I really like the plan I followed. I don’t think I would have had much fun trying to run even 1 mile straight the week that I was cleared by my doctor. I’m glad I eased into it and took my time (and that I’m still doing that). The plan started with 1 run, followed by 2 rest days. Then, it was a run every other day. Then it was 2 runs, followed by 1 rest day. You get the idea!
Feel free to click on the image for a closer view.
The first few weeks, I continued with a decent amount of cross-training. I had been doing 5-7 hours of cross-training while recovering and it helped keep me sane. I still needed that dose of sanity while starting the run/walk program. I also had the opportunity to connect with an ElliptiGO rep, Chuck (now friend!) a few times to cross-train that way and honestly, I was so giddy to be OUTSIDE exercising and getting a great workout. Being injured in the summer while everyone trains for fall marthons was maddening at times, so having an opportunity to get out of the gym and exercise outside meant a lot to me. [If anyone has any questions about the ElliptiGO, I’m happy to answer or to connect you with Chuck!]
All of my runs, so far, have been time-based as opposed to mileage-based. Some days, 35 minutes straight of running would feel effortless and others it felt so.darn.long. And sometimes a 3 hour long run during a marathon training cycle feels worlds away from what I’ve been doing. But I think, ultimately, a time-based schedule forced me to just get out the door and not focus on the mileage — just to get moving was important.
I’ve had some really, really great runs too. My first tempo effort was 3 x 5 minutes tempo a few weeks ago (note: I waited 6 weeks until I did anything up tempo.) I was ecstatic when I got home from that run. Tempo pace felt so smooooooooth and my stride felt like it had come back. Each week, I feel like the little pieces are starting to fall into place. My second tempo was 3 x 1 mile and it felt just as great. It’s a good feeling to do 20ish minutes of work!

(WHAT IS ASKED):
1. Please repeat the running post word for word between "I’ve had some" and "minutes of work!", inclusive.
2. Pick up the post about returning to running after injury where it stops, and continue writing it.
The data below the running post come from a separate source.

Extracted records:

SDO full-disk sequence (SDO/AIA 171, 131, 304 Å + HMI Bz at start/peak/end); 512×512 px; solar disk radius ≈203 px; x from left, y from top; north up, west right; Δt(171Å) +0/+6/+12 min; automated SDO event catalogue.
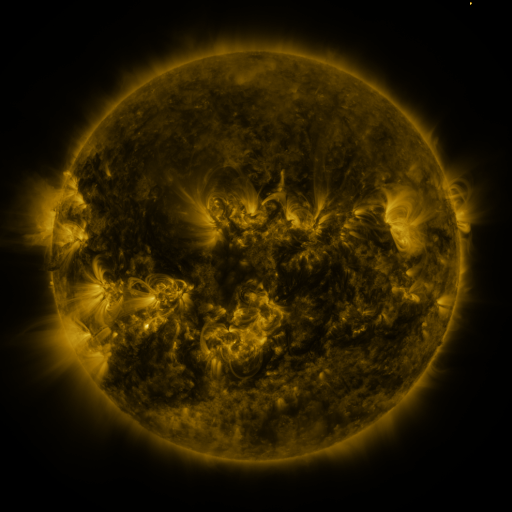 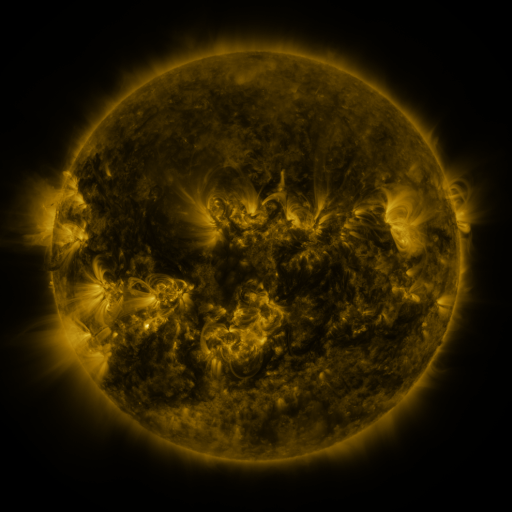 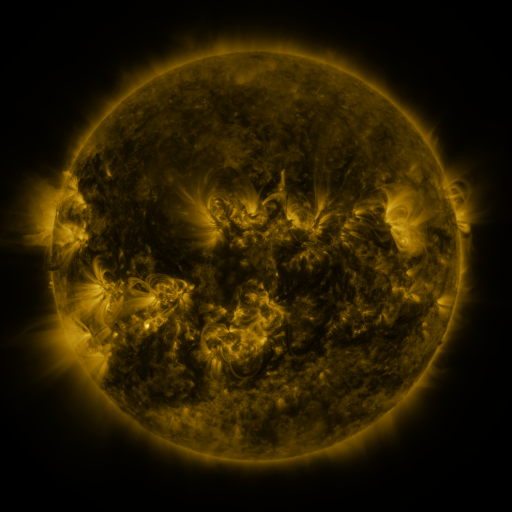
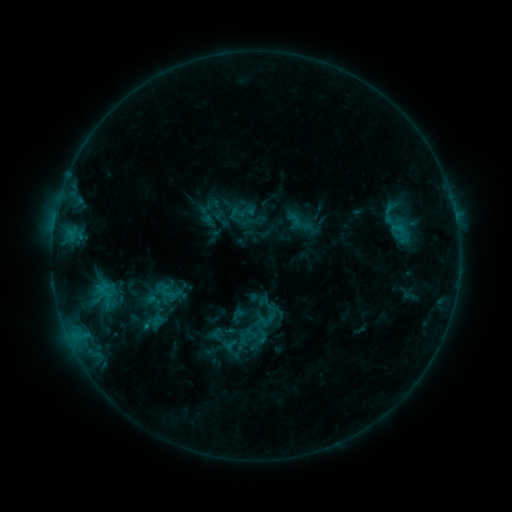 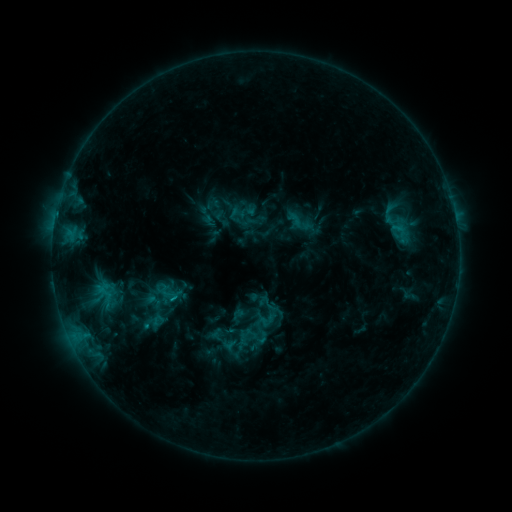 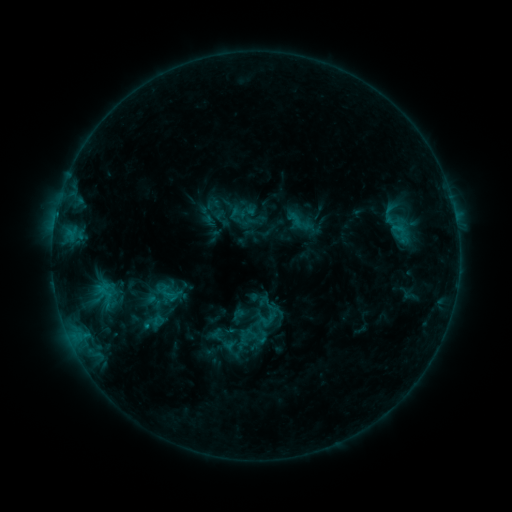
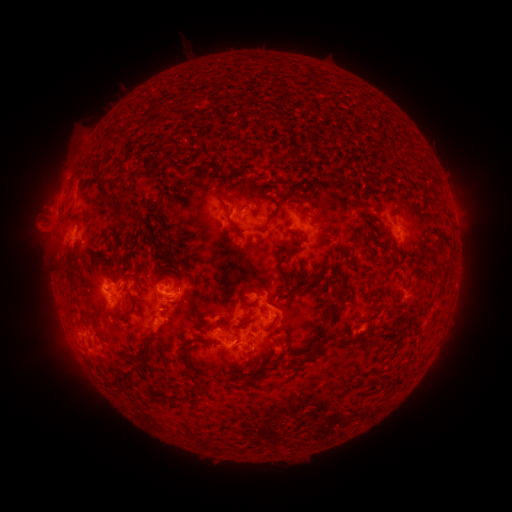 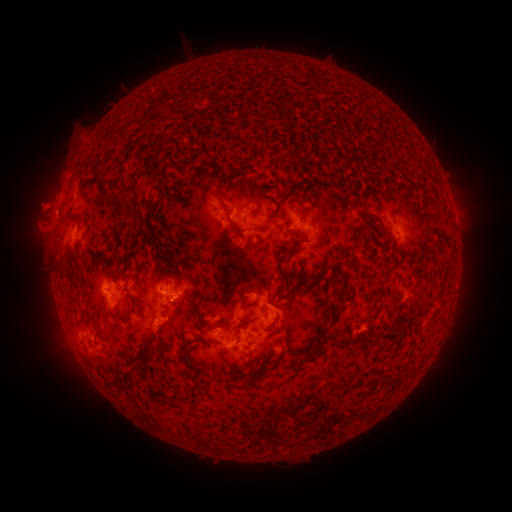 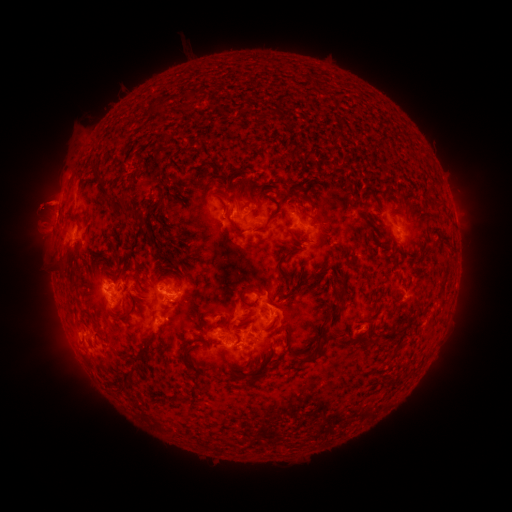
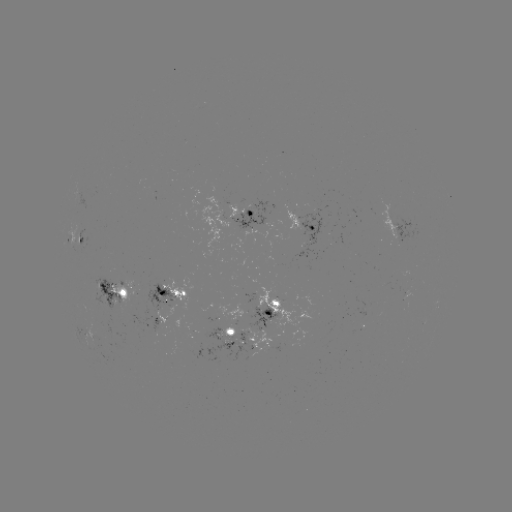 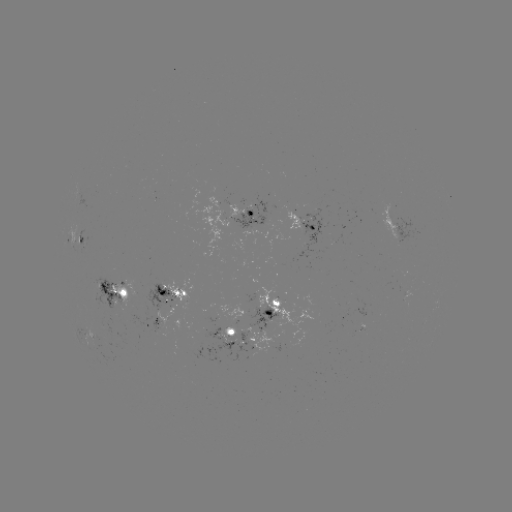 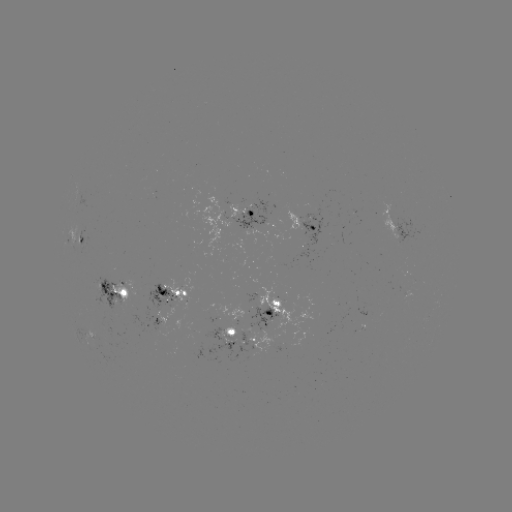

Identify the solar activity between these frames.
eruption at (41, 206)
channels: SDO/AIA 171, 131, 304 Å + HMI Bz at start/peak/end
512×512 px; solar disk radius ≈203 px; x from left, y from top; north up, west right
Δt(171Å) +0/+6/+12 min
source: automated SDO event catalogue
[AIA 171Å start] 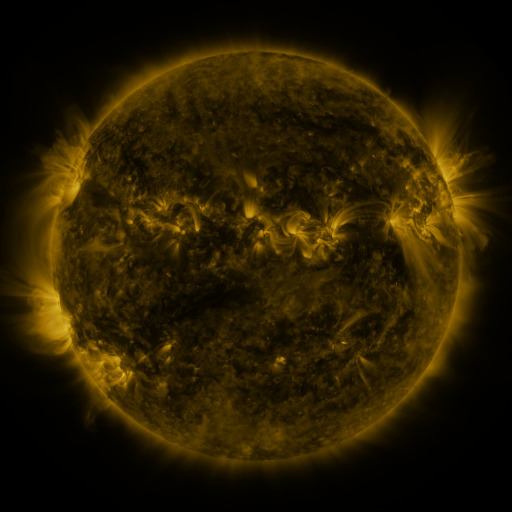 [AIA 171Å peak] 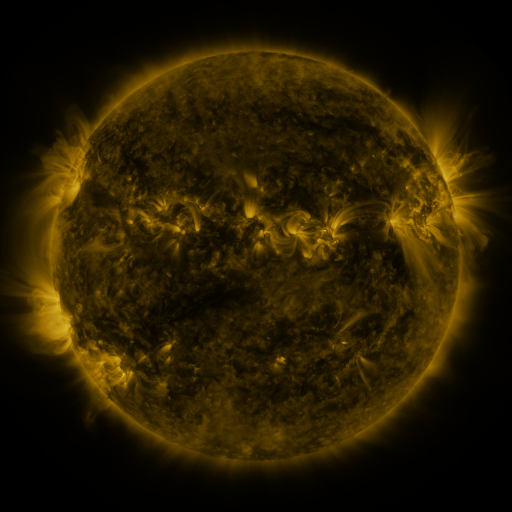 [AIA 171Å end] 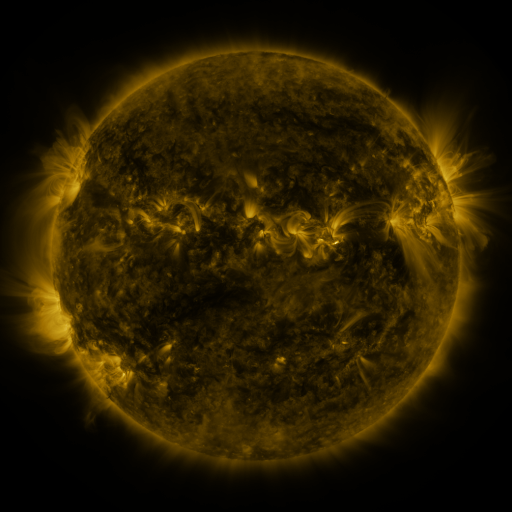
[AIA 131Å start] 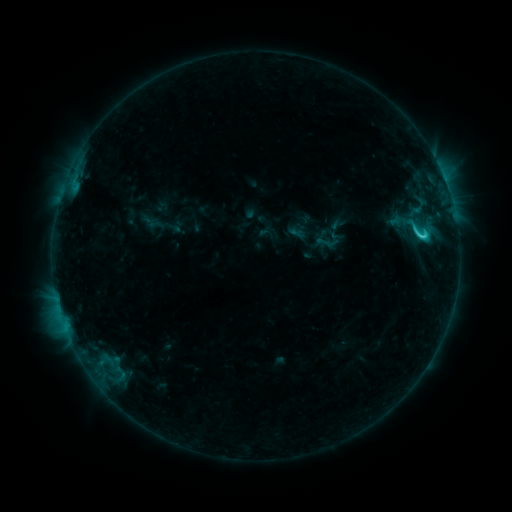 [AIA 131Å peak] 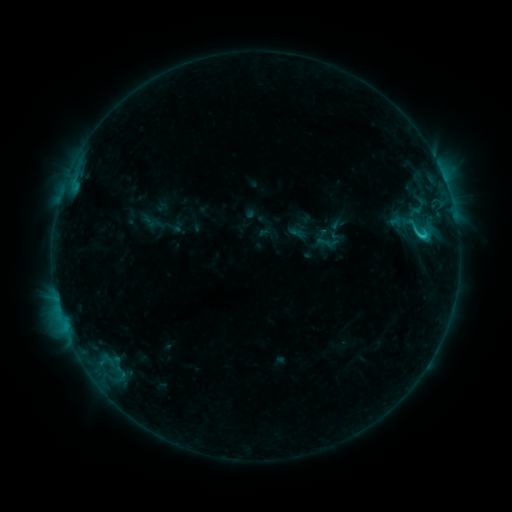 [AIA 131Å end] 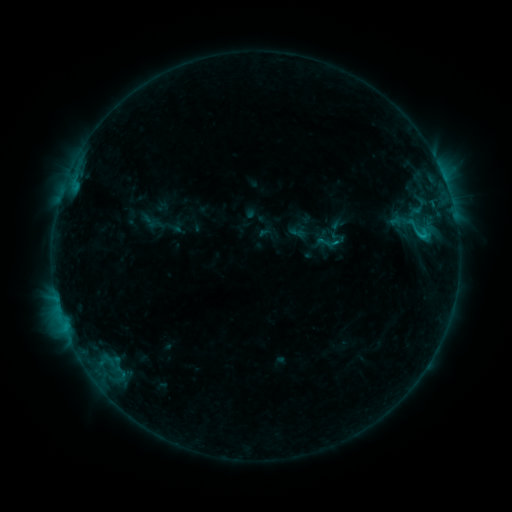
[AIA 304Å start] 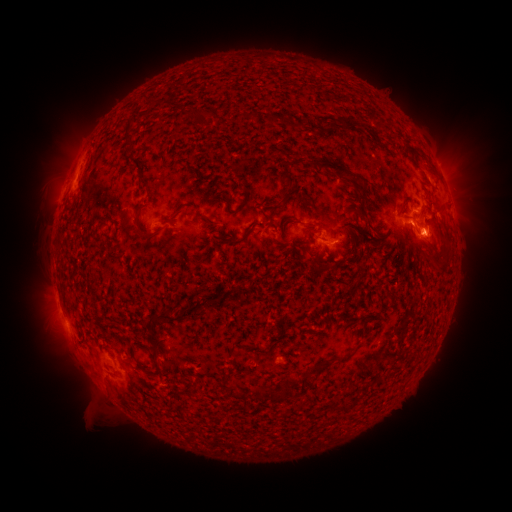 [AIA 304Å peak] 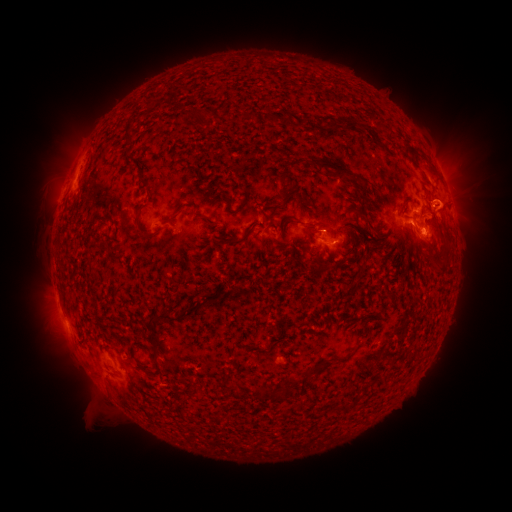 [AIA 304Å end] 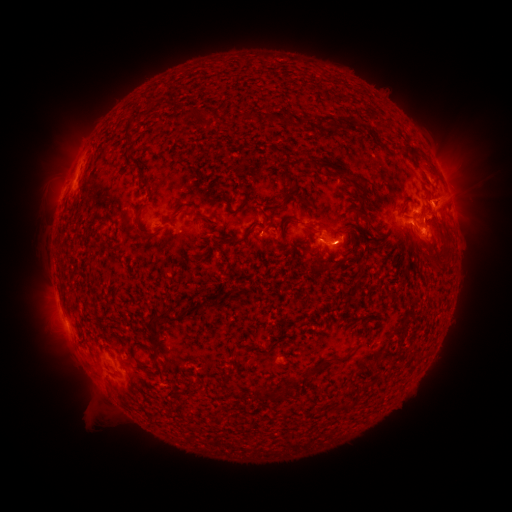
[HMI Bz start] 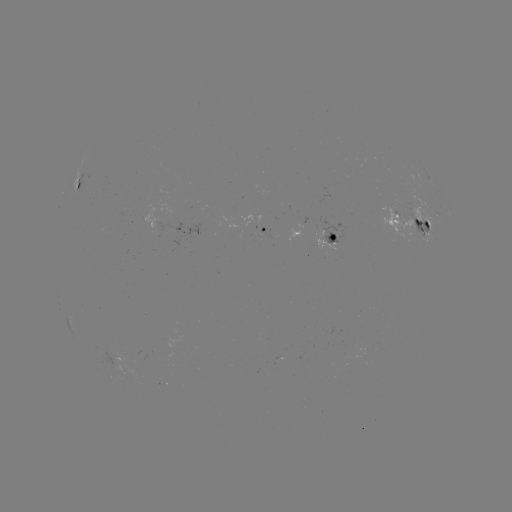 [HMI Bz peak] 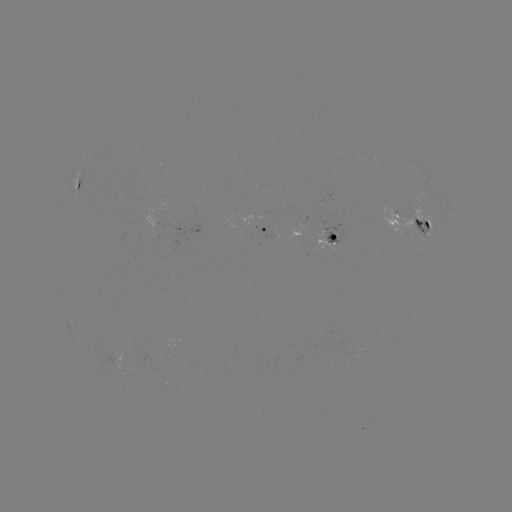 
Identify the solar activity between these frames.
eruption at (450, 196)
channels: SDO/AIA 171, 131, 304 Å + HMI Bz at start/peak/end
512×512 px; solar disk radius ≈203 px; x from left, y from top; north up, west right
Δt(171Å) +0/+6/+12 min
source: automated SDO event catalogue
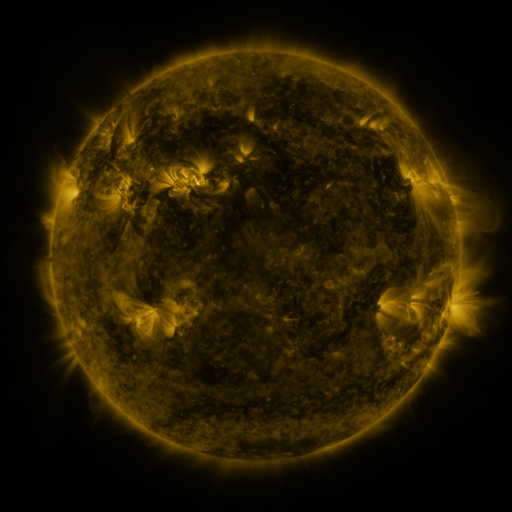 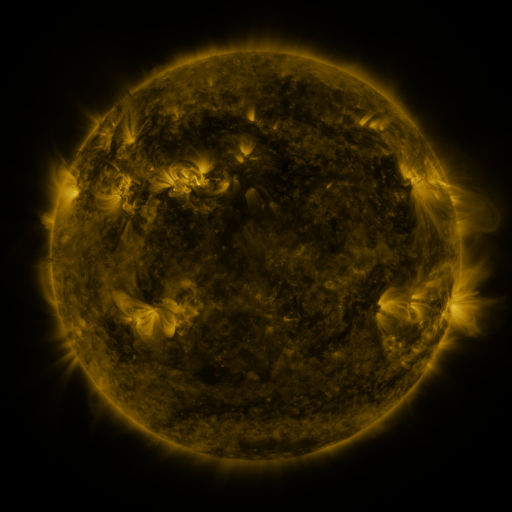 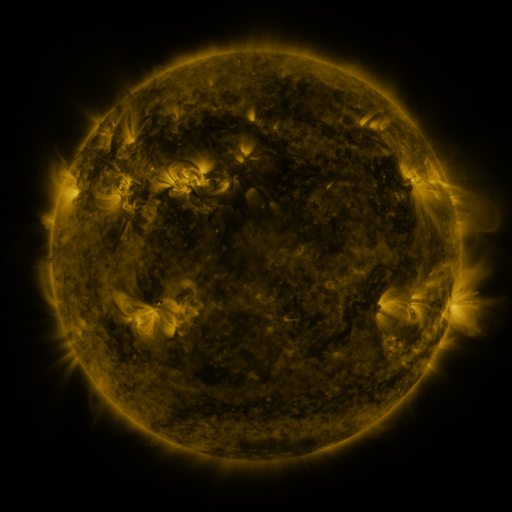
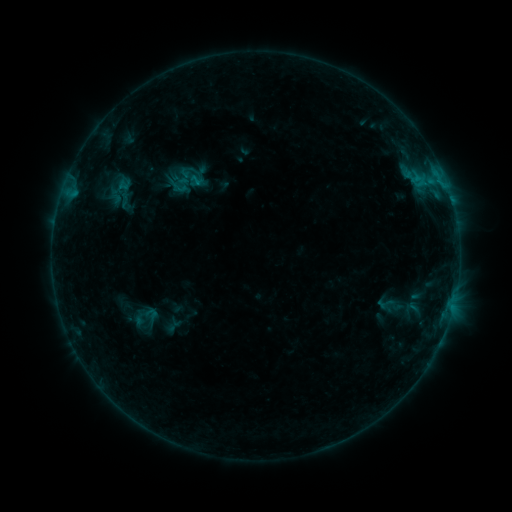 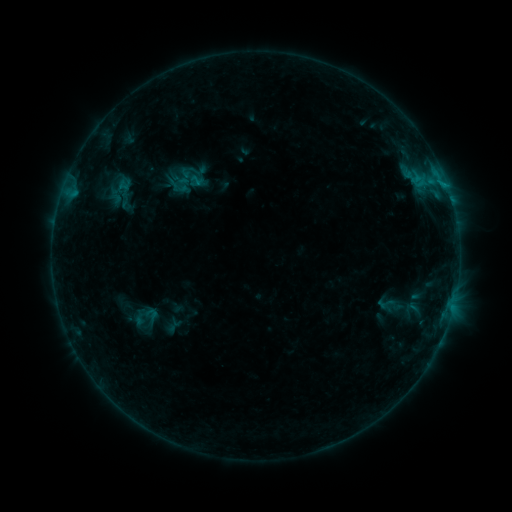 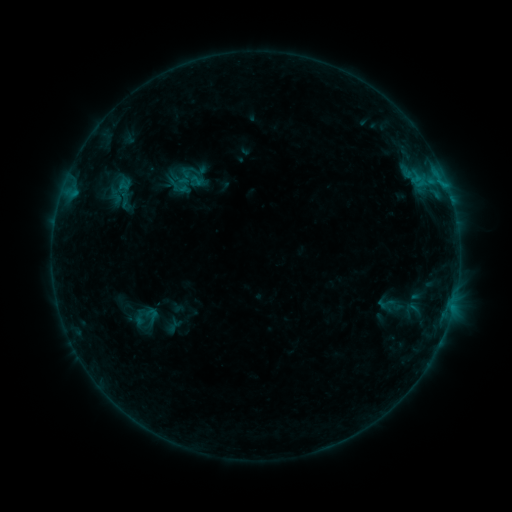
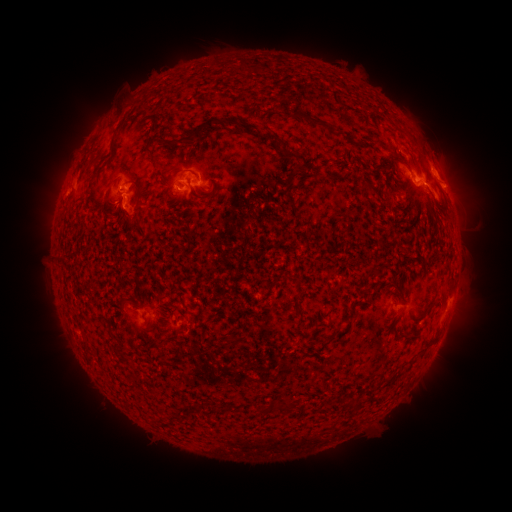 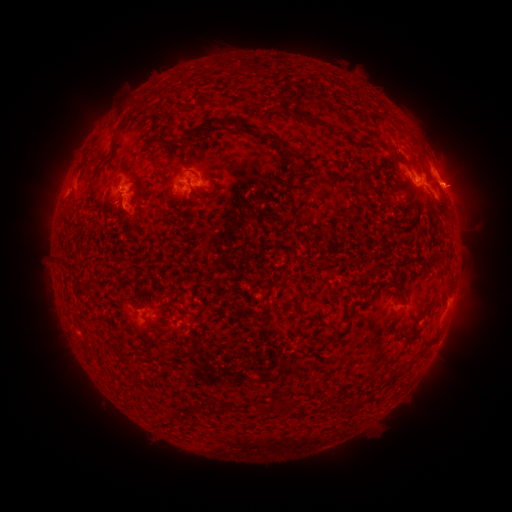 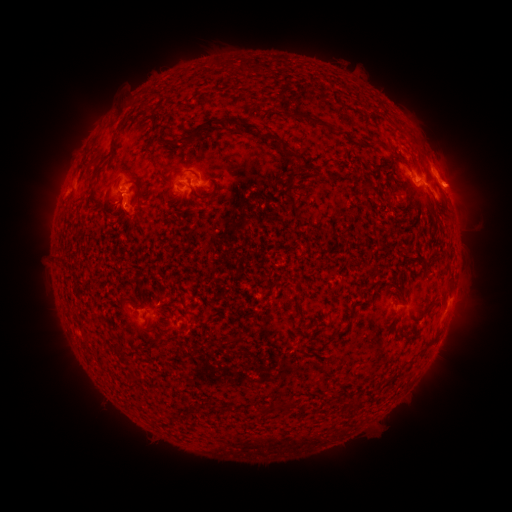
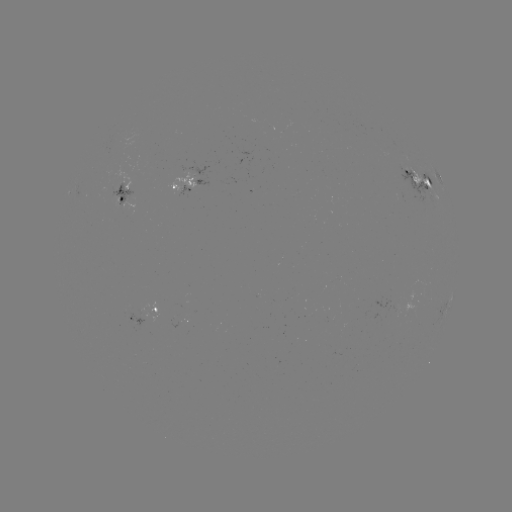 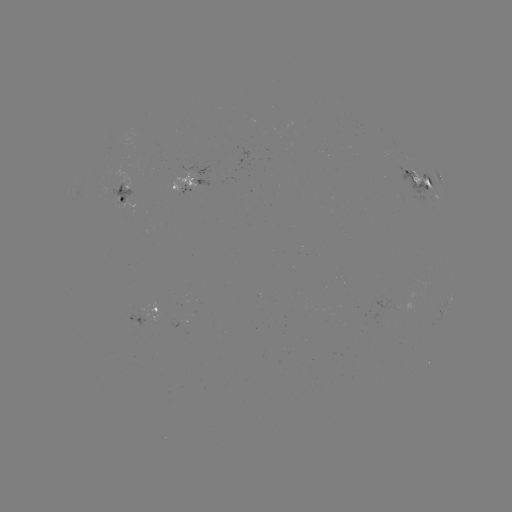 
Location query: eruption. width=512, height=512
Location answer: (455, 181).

(ANSWERS TO THE PROBLEMS):
1.
I’ve had some really, really great runs too. My first tempo effort was 3 x 5 minutes tempo a few weeks ago (note: I waited 6 weeks until I did anything up tempo.) I was ecstatic when I got home from that run. Tempo pace felt so smooooooooth and my stride felt like it had come back. Each week, I feel like the little pieces are starting to fall into place. My second tempo was 3 x 1 mile and it felt just as great. It’s a good feeling to do 20ish minutes of work!

2.
So, what’s happening now?
Well, I’m going to slowly build my mileage through December. I’ve put a plan together that should help bridge between where I’m at right now (20-25 mpw) and the beginning of a 16-week spring training cycle in January. I’m registered for the Shamrock Half in Virginia Beach and honestly can’t help but think about how much fun that weekend will be with Corey, Liz, and Chanthana. It’s doubtful that I’ll be in shape for a PR in the half by then but I have a feeling it’s going to be a great chance to get to a start line again. It will be my best shot at a good effort before racing the Carmel Marathon near Indianapolis in April. I ran the half at Carmel in 2012 in 1:36:08. [I seriously feel like that was 5-6 years ago…so much seems to have happened!] I’m looking forward to the ‘hometown feel’ of Carmel, just as I did at Monumental 2014.
2015 was a poor year of training and racing for me. Looking forward to a fresh start in 2016!
2 thoughts on “Back to Running Post-Fracture!”
Glad to hear you are running again! It’s great that the Elliptigo provided you with an opportunity to get out of the gym and onto the lakefront. Watch out! If the wind blows hard enough the two ElliptiGO’s in that one picture will end up in the lake! 🙂
So glad to see you back at it!!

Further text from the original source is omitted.